Compassion on the Diamond
Reported By: Noah Meffert
Photographed By: Naji Saker
NEWBERG, Ore.- The thrill of reaching the top. The pain of losing a big game. The confidence of beating your rival, and the swallowing of pride after they beat you. Promoting love and honesty in the clubhouse and the dugout, while still maintaining a sense of cohesion and leadership that will keep everyone in line with the team goals.
These moments and emotions have all been an integral part of the coaching career of Kevin Kopple, head baseball coach at George Fox University (GFU), and have played a crucial role in his life and baseball career.
After spending his playing career in an atmosphere at GFU that was fresh off of a national championship, Kopple has tried to bring that same energy and work ethic to his players on and off the field. Having spent his whole life in and around high-level baseball, he is able to relate to players of all-calibers and skill levels on the team, which in turn leads to a higher level of cohesion and unity among his players.
Kopple grew up in Vajello, California, and attended St.
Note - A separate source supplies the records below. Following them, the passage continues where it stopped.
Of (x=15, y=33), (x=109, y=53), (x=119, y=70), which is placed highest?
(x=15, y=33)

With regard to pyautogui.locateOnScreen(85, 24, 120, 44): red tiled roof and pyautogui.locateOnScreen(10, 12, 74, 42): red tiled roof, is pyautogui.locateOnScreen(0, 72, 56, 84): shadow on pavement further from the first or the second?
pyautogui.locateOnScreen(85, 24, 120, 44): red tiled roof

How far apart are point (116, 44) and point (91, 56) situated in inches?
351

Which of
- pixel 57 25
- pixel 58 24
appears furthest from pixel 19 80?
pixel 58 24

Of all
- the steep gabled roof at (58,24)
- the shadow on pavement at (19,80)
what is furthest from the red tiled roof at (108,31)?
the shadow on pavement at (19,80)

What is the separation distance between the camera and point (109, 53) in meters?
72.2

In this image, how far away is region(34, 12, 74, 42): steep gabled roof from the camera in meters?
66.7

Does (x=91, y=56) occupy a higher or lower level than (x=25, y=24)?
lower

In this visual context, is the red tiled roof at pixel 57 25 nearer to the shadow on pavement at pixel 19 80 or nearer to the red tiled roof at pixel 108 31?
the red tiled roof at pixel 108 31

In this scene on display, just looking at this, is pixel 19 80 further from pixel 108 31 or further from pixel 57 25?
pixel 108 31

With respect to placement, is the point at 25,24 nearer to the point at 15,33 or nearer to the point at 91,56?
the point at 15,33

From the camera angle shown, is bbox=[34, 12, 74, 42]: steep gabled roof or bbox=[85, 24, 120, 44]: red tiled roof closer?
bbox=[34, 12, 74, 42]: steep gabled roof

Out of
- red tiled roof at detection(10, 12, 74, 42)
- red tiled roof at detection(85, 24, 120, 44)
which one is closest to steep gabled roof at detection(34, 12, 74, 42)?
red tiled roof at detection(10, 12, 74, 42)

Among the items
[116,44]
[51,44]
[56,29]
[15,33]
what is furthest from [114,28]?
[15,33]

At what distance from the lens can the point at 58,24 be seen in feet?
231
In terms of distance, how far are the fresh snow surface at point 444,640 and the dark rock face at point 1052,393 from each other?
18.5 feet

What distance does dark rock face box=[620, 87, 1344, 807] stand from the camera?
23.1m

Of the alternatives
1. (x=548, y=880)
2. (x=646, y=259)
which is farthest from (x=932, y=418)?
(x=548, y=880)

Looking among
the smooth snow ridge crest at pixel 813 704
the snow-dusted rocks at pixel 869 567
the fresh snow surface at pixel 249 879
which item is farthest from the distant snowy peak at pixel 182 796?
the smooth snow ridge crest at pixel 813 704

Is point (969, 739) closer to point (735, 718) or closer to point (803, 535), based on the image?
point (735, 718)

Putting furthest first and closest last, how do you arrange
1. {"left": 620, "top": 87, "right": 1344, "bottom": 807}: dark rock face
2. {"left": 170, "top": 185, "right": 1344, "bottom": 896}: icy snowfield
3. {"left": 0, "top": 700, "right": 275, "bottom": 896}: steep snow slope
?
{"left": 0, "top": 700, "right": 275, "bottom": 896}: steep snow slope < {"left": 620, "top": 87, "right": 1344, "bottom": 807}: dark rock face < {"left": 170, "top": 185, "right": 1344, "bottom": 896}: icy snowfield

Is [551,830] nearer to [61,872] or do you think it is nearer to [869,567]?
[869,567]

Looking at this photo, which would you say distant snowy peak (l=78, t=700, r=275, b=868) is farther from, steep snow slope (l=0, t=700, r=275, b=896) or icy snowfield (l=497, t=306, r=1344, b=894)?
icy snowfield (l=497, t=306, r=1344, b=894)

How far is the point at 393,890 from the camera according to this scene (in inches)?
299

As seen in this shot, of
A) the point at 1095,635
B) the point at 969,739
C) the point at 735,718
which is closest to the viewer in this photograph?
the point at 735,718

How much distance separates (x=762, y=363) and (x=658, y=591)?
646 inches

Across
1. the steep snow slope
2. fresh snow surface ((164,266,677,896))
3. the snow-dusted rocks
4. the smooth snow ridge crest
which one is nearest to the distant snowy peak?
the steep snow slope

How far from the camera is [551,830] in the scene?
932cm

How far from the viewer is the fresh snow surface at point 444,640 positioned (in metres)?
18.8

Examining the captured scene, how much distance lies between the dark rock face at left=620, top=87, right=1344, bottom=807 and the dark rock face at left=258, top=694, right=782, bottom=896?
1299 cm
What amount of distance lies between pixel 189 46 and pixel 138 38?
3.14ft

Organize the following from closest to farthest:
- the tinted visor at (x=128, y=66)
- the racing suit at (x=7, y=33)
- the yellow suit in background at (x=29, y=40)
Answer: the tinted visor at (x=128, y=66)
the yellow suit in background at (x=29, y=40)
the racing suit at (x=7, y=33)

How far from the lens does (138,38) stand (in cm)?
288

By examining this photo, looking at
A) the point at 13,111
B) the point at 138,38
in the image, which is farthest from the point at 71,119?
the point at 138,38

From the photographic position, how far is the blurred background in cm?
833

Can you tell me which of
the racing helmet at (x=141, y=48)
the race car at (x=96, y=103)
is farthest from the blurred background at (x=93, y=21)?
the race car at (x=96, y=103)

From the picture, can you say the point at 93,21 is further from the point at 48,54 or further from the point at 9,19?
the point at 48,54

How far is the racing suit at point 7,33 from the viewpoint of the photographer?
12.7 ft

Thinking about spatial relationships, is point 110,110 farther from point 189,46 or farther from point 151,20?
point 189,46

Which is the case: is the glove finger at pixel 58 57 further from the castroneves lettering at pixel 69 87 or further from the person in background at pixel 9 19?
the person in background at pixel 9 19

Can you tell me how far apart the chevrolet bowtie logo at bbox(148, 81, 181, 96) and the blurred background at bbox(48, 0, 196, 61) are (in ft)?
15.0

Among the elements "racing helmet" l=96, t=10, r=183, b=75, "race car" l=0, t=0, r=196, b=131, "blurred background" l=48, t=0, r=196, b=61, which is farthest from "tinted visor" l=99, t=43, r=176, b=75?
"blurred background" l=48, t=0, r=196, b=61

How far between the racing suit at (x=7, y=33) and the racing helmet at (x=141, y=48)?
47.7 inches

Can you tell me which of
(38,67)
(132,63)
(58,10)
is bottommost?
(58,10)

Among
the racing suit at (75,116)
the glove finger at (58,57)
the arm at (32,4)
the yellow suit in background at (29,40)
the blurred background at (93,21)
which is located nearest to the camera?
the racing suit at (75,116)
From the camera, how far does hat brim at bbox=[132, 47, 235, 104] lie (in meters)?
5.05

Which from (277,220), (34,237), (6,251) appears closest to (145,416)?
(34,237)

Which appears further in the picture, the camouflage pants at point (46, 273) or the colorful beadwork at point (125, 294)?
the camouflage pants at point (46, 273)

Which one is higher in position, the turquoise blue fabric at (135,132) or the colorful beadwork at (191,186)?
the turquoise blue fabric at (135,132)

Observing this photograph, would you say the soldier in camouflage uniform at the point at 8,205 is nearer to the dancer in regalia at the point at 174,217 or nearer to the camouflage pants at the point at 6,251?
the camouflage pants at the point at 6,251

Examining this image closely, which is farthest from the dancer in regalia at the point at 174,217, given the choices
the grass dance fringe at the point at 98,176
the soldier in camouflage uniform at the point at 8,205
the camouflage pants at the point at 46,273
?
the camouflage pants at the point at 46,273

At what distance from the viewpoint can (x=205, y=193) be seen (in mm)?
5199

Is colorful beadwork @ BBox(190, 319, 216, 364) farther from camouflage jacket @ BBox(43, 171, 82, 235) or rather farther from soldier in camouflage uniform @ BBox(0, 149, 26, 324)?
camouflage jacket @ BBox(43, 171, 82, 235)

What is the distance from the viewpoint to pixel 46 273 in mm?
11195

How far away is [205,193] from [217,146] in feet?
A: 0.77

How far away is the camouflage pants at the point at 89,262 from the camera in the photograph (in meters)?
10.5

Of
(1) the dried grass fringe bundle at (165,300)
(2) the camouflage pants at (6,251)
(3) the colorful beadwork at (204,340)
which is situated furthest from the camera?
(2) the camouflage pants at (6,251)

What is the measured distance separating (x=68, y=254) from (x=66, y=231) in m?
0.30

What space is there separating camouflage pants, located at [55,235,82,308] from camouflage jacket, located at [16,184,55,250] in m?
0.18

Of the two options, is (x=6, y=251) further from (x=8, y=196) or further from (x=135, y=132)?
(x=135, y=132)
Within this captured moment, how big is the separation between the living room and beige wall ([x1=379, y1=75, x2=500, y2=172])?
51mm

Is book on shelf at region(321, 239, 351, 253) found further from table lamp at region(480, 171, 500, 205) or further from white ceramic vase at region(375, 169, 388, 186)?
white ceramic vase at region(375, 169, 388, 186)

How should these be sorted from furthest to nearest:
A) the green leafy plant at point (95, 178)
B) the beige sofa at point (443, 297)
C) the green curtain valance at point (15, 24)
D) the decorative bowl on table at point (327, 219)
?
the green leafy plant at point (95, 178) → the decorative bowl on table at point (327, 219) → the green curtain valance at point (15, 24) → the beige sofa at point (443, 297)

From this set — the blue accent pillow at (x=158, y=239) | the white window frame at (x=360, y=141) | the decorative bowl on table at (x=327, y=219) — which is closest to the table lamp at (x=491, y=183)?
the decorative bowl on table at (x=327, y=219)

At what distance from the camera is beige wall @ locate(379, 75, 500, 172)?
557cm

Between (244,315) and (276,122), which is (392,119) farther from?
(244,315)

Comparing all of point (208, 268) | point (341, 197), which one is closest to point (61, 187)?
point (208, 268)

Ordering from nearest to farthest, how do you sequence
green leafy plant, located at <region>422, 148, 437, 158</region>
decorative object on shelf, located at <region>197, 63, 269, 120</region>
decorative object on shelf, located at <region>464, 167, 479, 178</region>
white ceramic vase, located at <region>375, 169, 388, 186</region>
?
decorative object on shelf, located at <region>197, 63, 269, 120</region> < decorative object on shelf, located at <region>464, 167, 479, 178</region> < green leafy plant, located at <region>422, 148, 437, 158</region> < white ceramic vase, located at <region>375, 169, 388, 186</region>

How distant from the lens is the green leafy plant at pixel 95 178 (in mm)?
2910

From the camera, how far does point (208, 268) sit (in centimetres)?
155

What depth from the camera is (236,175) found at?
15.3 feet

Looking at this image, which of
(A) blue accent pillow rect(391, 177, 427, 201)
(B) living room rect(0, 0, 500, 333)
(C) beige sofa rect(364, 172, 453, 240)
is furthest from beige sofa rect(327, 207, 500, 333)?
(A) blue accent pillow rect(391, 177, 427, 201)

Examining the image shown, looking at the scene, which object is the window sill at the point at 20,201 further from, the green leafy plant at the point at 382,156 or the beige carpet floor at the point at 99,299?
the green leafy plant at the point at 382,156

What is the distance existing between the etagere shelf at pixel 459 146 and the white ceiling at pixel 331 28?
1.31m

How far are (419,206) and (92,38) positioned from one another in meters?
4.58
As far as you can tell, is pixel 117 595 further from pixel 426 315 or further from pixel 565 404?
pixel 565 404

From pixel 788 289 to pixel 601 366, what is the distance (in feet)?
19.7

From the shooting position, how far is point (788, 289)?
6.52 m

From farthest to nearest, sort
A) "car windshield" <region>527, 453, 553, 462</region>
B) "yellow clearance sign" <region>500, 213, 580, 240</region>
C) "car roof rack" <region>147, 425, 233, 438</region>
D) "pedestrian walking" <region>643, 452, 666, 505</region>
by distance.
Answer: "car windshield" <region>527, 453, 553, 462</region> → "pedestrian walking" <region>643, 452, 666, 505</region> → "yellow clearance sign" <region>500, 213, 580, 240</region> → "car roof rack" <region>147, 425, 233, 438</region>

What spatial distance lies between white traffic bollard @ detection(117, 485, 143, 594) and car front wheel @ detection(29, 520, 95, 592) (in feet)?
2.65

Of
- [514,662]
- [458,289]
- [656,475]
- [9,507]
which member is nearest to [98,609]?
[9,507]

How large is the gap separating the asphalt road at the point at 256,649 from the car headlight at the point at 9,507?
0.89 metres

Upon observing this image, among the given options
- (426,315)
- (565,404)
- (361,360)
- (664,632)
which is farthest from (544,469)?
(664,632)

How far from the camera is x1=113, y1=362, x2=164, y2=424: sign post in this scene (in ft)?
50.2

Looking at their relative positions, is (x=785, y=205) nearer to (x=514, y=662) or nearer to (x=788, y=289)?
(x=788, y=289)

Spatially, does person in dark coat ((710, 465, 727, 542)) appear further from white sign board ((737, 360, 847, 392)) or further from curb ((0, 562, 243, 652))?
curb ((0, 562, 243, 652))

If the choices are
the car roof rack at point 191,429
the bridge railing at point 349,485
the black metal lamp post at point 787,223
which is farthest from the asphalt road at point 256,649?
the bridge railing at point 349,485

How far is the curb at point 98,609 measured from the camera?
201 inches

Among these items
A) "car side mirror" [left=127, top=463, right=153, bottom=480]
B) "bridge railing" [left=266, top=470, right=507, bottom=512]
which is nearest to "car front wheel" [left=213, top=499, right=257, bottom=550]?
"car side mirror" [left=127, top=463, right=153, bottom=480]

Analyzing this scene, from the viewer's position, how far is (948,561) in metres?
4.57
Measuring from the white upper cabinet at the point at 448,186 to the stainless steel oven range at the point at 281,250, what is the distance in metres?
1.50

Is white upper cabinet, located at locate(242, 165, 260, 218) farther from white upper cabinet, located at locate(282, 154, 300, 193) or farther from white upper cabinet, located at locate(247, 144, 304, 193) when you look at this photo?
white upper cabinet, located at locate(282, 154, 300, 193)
Patrick-St.Vincent High School. He found success early in his baseball career, making the varsity team as a freshman and playing all four years of high school baseball there.
After graduation, Kopple was unable to gain admission into his dream school, University of California-San Diego due to grades, and thus had to take the junior college route.
He signed with Napa Valley Community College (NVCC) and, along with the rest of his freshman class, came in and turned the program around.
“They were not very good,” he said in reference to NVCC’s baseball team, where he would play for two years. “But our freshman class came in and tripled the wins from the previous year.”
After his two years at NVCC, Kopple was recruited and signed by GFU to play for them. He experienced even more success during his time at GFU, and was later offered a coaching job on staff for the Bruins.
This came as a shock to Kopple, who had planned to get his pre-law degree and move back to California to start a life there. However, after joining the coaching staff, he fell in love with GFU and the rural Oregon town of Newberg, which would become his home for the next 16 years.
After becoming a full-time staff member for the Bruins in 2015, he was offered the head coaching job in the summer of 2019, which he accepted, catapulting him headlong into the baseball coaching world.
“I get to work with two of my good friends on a daily basis, and I can’t ask for much more than that,” Kopple said in reference to softball coach Jessica Hollen and the Bruins’ pitching coach Brandon Rupp.
“We have a supportive staff, great facilities, and a great group of people here at Fox, and I don’t want to leave that,” Kopple said. After spending these past three years in the head coaching role, Kopple does not have plans of leaving any time soon. He has found his home at GFU and does not want to lose it.
In all his years of experience, Kopple has come to understand that the most important part of any program is the players, and that is who he tries to value most.
“Yes, I want to win championships and be successful, but more importantly, I want to grow my players as men,” he said.
Kopple views success through a different lens than most people. “To date, I’ve officiated three of my former player’s weddings, and to me, that means more than a championship,” Kopple said.
This is Kopple’s most consistent and heartfelt message to his players: he wants them to know that his love for them is not attached to what they do on the field, but is grown by their actions both on and off the diamond.